*文書の抜粋*:
お客様の家族構成は70歳のお母さん、40歳前後の子供3人の4人家族。長男のAさんが中心となって不動産・相続対策を進めていた。弊社主催セミナーがきっかけで、Aさんが一人で個別相談を受けに来られた。話を聞くと、お母さんと同居をしている土地(300坪程度)に建っている築40年の自宅の建替えを検討中で、Aさんは土地全体を使って、見栄えの良い大規模な賃貸併用住宅への建替えを考えていた。何社かのハウスメーカーに依頼をしてプランを作ってもらったが、結局最後のところで母親が決断しきれずに話が一向に進まないとのことだった。そこで私の方から「一度、私がお母様に話を聞いてみましょうか?」とご提案をした。
 

親子だから話しやすいこと、話しにくいこと

後日、Aさんが仕事でいない平日に、お母さんの話を聞きにご自宅へ伺うことになった。

 

お母さんの話を聞くとこういうことだった。
・長男が意識を持って積極的に話を進めてくれるのはありがたいが、いくら相続対策と言っても、これから大きな借入をして建替えをすることはすごく不安が大きい。
 
・お父さんが残してくれた土地はできるだけ残したい。
・お父さんが生前不動産投資で失敗したのを見てきたので、いきなり大きな投資はこわい。時間をかけてでもいいから、少しずつ進めていきたい。
・100%平等とは言わないが、長男だけではなく次男と三男にも不動産を残してあげたい。
・引っ越しが大変なので1回で終わらせたい。

*抽出されたデータエントリ*:
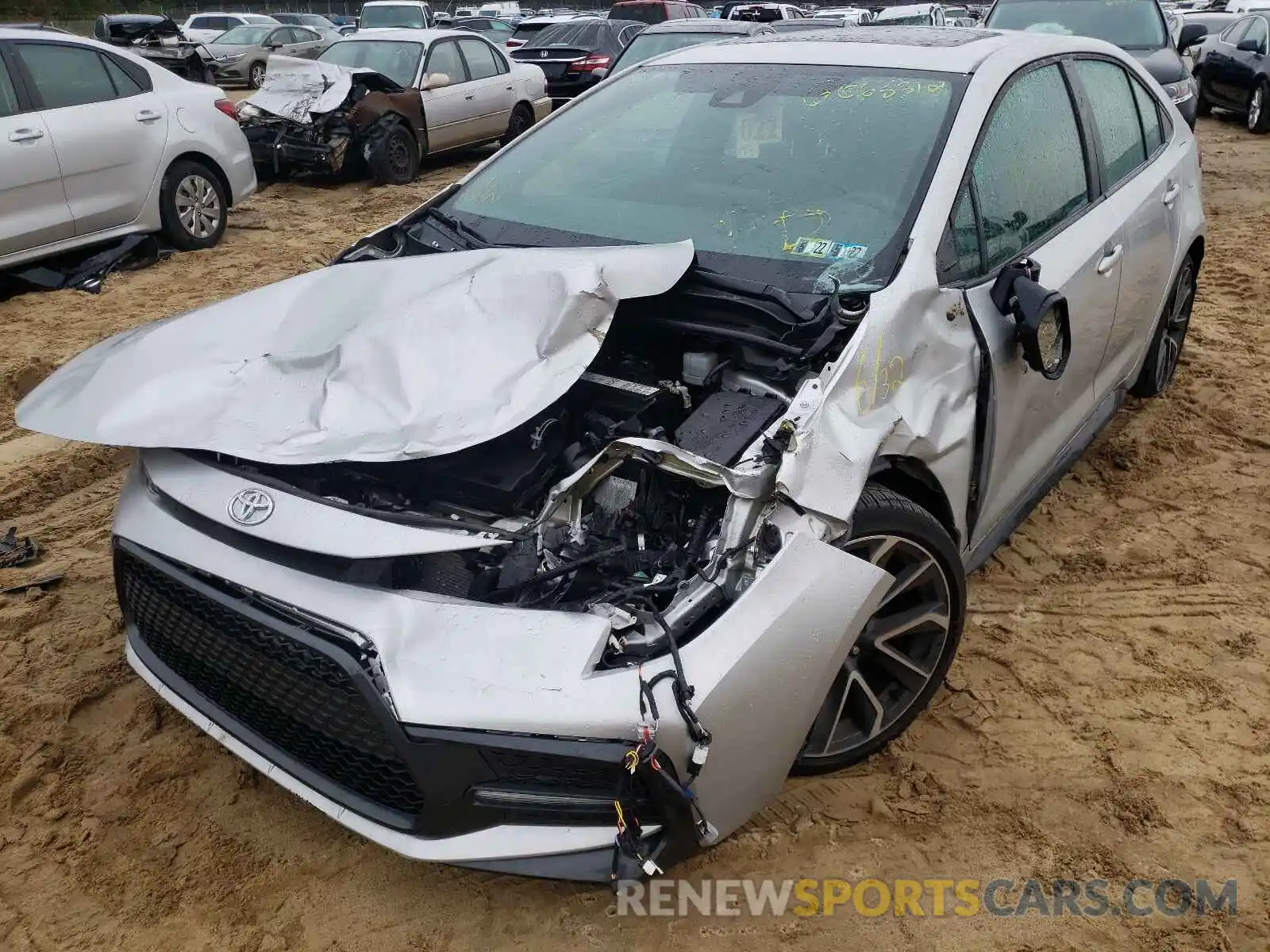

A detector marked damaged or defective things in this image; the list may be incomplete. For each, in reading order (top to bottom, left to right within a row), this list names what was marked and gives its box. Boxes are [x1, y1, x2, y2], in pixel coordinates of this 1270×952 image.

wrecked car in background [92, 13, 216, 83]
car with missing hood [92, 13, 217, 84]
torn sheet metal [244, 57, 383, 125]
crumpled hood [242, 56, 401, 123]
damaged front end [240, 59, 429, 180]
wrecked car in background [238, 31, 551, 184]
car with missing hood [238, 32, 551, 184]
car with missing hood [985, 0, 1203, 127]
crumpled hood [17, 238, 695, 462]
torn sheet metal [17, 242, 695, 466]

*課題*:
- 1) この相談事例について、次の問いに答えてください。
(a) 建替えを検討中の自宅は築何年ですか。
(b) お母さんと同居している土地はどの程度の広さですか。
(c) お母さんの話を聞きにご自宅へ伺ったのは、どのような日ですか。
- 2) この相談事例の中で、お母さんの話として箇条書きで挙げられている考えを、一つ残らず列挙してください。
- 3) この相談事例の内容を2文で要約してください。

*各課題の解答*:
- 1)
(a) 築40年
(b) 300坪程度
(c) Aさんが仕事でいない平日

- 2)
・長男が積極的に話を進めてくれるのはありがたいが、これから大きな借入をして建て替えることには大きな不安がある
・お父さんが残してくれた土地をできるだけ残したい
・お父さんが生前に不動産投資で失敗したのを見てきたので、いきなり大きな投資をするのはこわい。時間をかけてでも少しずつ進めたい
・100%平等とは言わないが、長男だけでなく次男と三男にも不動産を残したい
・引っ越しが大変なので1回で終わらせたい

- 3) 長男のAさんは、お母さんと同居する300坪程度の土地に建つ築40年の自宅を大規模な賃貸併用住宅へ建て替えようと考えていましたが、お母さんが決断しきれず、話が一向に進みませんでした。後日、平日にお母さんの話を聞くと、大きな借入への不安、お父さんが残した土地を残したいという思い、少しずつ進めたいという希望、次男と三男にも不動産を残したいという考え、引っ越しを1回で終わらせたいという意向が挙がりました。